Patience, Rénée! The time for doing will come. The blood of heroes does not flow uselessly in your young veins; ‘to do’ comes by nature to hearts like yours; ‘to wait’ is a lesson taught by care Divine.

Some stray reports penetrated even to the far recesses of this valley, the most southern of all the Vaudois dwelling-places. Some wandering folk would come from Vigne or Villaro, outcasts like themselves, whom they might question. Any well-to-do traveller, any body of men, any strangers who looked happy and well-fed, must be avoided and hidden from, for they would certainly prove to be enemies, who considered all the Vaudois to be under the ban of the Church, and therefore to be driven to a Luserna prison, or hunted down and slain.

But from one and another the story was brokenly gathered--the story of what had chanced beyond the hills, and what sort of measure the duke had dealt to his conquered people.

Exile. That had been the final decree.

The Vaudois were to be driven out; their hills should harbour heretics no more. Once and for all Savoy should be cleared from them and their doctrine. As Louis had purified the soil of France, so Victor Amadeus would purge Piedmont.

The prisons were to be emptied. The twelve thousand men, women, and children shut up in the several fortresses must go. To Switzerland, since the Swiss would receive them--but across the Alps, and out of the valleys at any cost, and any whither.

Twelve thousand? Could there really be so many? Henri Botta and his son Gustave were amongst that great and dreary company.

The sentence fell on the hearts of those two women like a leaden weight.

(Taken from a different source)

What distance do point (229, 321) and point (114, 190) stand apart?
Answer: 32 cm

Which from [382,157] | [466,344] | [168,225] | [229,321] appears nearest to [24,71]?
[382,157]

They, too, must go to Switzerland.

That was the resolve that grew strong in each before they dared to say the words one to the other. They were silently counting the miles, the mountains, the dangers that lay between them and the country where their dear ones had been driven. And each dreaded the objections which the other might urge.

‘But, Rénée,’ Madeleine Botta held out her withered hands imploringly, and her sunken eyes were moist as she spoke--‘Rénée, we must go to them, since it may not be that they can come to us.’

The girl’s face shone with the swift up-leaping of the hope that was strong in her.

‘Yes, mother, we will go; and God will lead us safely through!’ was her answer, spoken with the fervent simple faith that had sprung strongly up in Vaudois hearts under that red-rain of martyr blood.

But not yet was the ‘leading’ to come.